Spatial questions linked to pictures
---+---

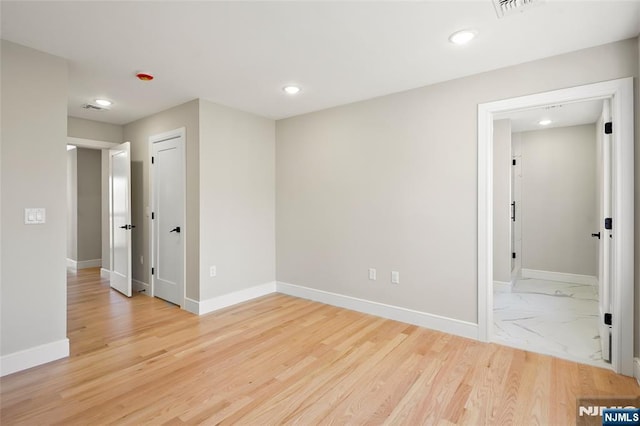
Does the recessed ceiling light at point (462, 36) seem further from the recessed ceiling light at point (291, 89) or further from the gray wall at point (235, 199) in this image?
the gray wall at point (235, 199)

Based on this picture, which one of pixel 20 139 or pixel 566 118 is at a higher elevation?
pixel 566 118

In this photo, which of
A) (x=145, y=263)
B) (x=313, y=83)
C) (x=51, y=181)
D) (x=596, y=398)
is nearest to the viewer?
(x=596, y=398)

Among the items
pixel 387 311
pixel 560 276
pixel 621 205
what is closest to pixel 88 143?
pixel 387 311

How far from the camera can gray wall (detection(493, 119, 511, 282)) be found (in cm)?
450

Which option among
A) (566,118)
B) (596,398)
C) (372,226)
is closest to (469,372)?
(596,398)

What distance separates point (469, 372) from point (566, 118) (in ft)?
13.7

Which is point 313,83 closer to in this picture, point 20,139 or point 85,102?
point 20,139

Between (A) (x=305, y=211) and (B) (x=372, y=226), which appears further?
(A) (x=305, y=211)

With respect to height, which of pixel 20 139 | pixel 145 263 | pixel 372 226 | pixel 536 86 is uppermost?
pixel 536 86

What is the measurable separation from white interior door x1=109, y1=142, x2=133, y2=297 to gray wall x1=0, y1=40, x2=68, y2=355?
1806 mm

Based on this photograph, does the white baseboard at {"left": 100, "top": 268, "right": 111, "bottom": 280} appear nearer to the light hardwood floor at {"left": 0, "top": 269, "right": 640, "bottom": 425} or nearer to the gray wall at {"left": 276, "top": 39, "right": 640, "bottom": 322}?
the light hardwood floor at {"left": 0, "top": 269, "right": 640, "bottom": 425}

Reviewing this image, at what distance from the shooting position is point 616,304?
2.40 metres

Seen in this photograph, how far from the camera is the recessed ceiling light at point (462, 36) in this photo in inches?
→ 89.8

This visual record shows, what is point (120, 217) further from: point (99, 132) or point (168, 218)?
point (99, 132)
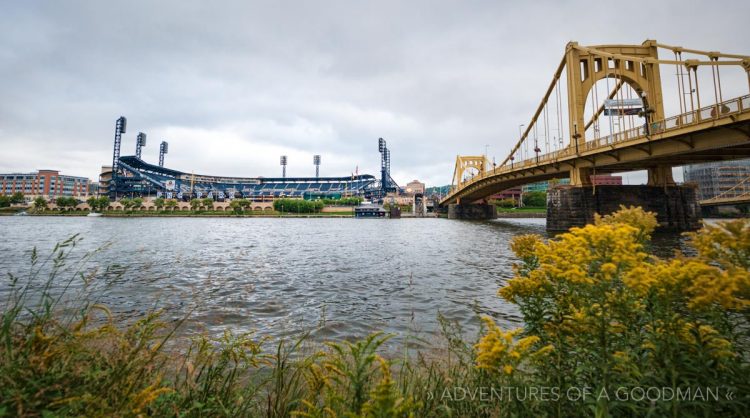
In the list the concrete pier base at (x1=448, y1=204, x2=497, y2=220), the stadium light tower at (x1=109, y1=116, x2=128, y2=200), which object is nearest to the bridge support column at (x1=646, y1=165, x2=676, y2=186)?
the concrete pier base at (x1=448, y1=204, x2=497, y2=220)

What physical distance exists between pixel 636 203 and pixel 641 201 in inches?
23.0

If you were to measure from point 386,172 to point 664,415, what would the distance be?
176 metres

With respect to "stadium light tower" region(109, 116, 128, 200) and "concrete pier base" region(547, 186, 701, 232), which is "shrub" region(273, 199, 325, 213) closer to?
"stadium light tower" region(109, 116, 128, 200)

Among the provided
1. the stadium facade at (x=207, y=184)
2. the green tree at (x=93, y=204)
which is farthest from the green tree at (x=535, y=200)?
the green tree at (x=93, y=204)

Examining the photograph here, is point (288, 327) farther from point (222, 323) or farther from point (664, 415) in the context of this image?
point (664, 415)

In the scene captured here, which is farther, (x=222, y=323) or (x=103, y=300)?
(x=103, y=300)

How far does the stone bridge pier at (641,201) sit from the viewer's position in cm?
2977

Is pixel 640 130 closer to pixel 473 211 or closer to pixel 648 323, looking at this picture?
pixel 648 323

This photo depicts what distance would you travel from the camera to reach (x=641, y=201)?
99.0 feet

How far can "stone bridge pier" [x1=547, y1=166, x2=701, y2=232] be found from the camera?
29.8 metres

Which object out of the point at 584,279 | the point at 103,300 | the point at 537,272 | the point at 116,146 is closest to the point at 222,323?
the point at 103,300

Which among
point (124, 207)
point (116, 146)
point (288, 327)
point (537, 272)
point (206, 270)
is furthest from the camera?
point (116, 146)

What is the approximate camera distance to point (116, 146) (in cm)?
14475

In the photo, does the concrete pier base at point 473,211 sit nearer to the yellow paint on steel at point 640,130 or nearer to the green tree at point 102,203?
the yellow paint on steel at point 640,130
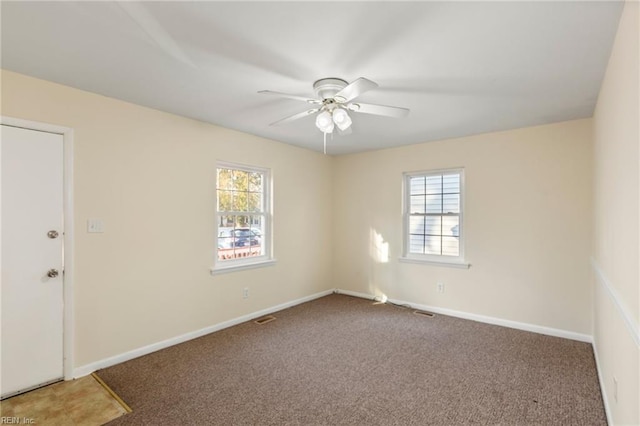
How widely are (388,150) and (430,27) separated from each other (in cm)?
315

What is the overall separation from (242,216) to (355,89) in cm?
257

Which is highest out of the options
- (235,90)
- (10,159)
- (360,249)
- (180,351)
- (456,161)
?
(235,90)

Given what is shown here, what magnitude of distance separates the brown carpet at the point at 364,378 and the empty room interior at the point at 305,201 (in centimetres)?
2

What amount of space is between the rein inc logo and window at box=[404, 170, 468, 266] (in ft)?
13.7

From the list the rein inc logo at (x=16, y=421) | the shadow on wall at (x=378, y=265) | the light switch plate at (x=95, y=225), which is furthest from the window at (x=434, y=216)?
the rein inc logo at (x=16, y=421)

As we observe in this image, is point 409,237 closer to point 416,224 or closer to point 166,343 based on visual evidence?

---+---

TASK TO COMPLETE –
Copy out, word for word, the lines from the one holding "Given what is" through the last line above, inclusive.

RESULT BELOW –
Given what is shown here, what magnitude of distance separates the brown carpet at the point at 364,378 and the empty room interior at the point at 305,201 (in centimetres)?
2

What amount of space is between the rein inc logo and window at box=[404, 170, 468, 266] (in ft)?
13.7

From the list the rein inc logo at (x=16, y=421) | the shadow on wall at (x=378, y=265) | the light switch plate at (x=95, y=225), which is furthest from the window at (x=434, y=216)?
the rein inc logo at (x=16, y=421)

As we observe in this image, is point 409,237 closer to point 416,224 or closer to point 166,343 based on visual evidence?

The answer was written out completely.